Things to do:
• 1. According to the classification exercise, which five kingdoms make up the five kingdom system?
• 2. Using the classification exercise, explain why scientists considered Linnaeus's two-kingdom system insufficient.

NCERT Solved Exercise Questions – Class 11 Biology Chapter 2 Biology Classification
1. Discuss how classification systems have undergone several changes over a period of time?
Ans – (i) Linnaeus offered a two-kingdom classification system, with the kingdoms of Plantae and Animalia constructed to contain all types of plants and animals, respectively. However, this technique was deemed insufficient by scientists since it failed to distinguish between eukaryotes and prokaryotes, unicellular and multicellular creatures, and photosynthetic (green algae) and non-photosynthetic (fungi) species. As a result, classification schemes for living things have changed over time.
(ii) RH Whittaker’s two kingdom system of classification was replaced by his three kingdom system, four kingdom system, and lastly five kingdom system (1969).
(iii)The five kingdoms were composed of the following: Monera, Protista, Fungi, Plantae, and Animalia. The most widely used system for classifying living things is this one.
(iv)Whittaker hasn’t, however, mentioned lichens or viruses . Then Stanley talked about viroids, viruses, etc. As a result, classification methods have changed considerably over time.

Collected data:
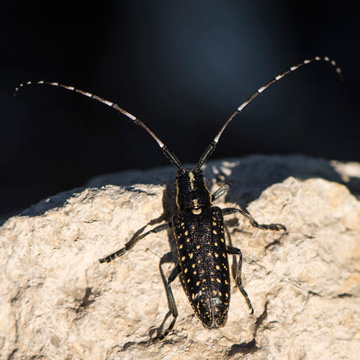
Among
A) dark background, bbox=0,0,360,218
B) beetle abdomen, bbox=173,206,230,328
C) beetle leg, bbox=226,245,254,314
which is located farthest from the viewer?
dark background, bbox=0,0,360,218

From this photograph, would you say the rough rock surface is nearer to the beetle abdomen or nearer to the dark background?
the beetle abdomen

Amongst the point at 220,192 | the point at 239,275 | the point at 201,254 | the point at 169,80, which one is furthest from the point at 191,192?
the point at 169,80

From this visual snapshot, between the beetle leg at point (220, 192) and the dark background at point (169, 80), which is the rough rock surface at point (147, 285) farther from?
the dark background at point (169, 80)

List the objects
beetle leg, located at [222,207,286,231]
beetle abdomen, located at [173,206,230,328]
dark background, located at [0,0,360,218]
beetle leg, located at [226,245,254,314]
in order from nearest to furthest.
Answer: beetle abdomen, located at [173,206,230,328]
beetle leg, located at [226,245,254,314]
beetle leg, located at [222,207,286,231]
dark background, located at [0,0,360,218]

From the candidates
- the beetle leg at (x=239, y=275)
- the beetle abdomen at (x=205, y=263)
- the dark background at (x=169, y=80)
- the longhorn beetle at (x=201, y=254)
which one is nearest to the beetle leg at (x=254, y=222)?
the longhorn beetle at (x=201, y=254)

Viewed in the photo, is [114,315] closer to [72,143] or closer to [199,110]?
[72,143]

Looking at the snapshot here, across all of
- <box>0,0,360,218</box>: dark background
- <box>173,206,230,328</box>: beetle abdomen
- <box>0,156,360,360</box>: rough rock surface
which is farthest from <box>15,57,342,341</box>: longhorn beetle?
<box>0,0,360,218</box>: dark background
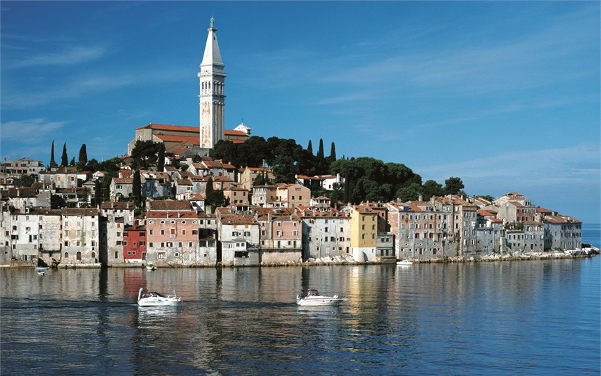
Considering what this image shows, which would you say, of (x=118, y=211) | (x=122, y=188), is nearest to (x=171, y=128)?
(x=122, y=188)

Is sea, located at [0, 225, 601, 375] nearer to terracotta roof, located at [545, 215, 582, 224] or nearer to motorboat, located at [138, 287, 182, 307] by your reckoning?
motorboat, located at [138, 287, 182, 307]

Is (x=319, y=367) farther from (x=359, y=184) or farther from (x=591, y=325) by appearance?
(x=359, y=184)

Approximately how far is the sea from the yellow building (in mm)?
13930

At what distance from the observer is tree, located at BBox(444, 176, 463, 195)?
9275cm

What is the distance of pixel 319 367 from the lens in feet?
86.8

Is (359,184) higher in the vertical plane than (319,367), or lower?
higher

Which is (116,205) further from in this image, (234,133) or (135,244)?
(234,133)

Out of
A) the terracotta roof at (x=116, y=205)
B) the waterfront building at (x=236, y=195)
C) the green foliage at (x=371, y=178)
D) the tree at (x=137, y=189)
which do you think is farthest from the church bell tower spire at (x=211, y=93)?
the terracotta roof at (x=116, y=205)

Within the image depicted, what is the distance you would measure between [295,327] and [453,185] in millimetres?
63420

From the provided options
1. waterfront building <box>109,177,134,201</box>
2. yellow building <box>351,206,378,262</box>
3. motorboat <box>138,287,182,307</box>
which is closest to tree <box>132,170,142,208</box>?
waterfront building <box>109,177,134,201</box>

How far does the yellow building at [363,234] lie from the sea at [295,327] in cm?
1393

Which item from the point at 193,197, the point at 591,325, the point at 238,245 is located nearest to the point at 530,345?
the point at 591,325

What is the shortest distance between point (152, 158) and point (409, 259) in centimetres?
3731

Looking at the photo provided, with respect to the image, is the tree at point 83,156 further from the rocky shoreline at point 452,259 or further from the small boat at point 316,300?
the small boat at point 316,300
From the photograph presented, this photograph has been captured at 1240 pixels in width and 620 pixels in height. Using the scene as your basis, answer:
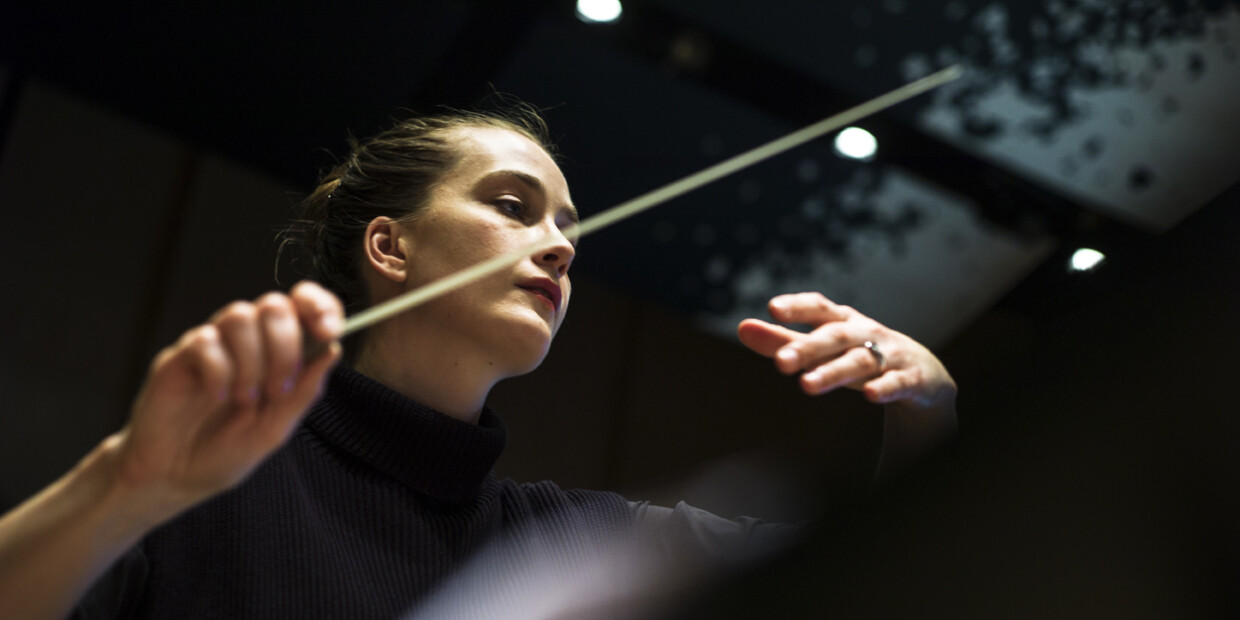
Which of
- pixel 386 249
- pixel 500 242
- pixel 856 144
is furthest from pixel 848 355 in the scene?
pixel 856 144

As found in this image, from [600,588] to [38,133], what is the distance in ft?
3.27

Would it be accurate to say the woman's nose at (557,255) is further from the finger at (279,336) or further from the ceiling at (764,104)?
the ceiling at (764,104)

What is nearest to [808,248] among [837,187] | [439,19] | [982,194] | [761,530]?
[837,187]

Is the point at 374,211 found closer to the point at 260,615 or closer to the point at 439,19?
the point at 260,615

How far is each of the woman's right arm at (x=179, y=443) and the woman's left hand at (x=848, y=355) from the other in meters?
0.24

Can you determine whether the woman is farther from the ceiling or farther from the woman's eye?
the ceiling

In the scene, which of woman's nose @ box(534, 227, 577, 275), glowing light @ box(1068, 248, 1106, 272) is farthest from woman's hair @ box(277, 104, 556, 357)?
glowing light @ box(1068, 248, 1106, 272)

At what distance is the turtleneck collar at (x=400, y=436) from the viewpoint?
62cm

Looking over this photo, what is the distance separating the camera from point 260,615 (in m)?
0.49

Set of answers:
• 1. Monera, Protista, Fungi, Plantae, and Animalia.

• 2. Scientists considered it insufficient because it did not distinguish between eukaryotes and prokaryotes or between unicellular and multicellular creatures. It also failed to separate photosynthetic species, such as green algae, from non-photosynthetic ones, such as fungi.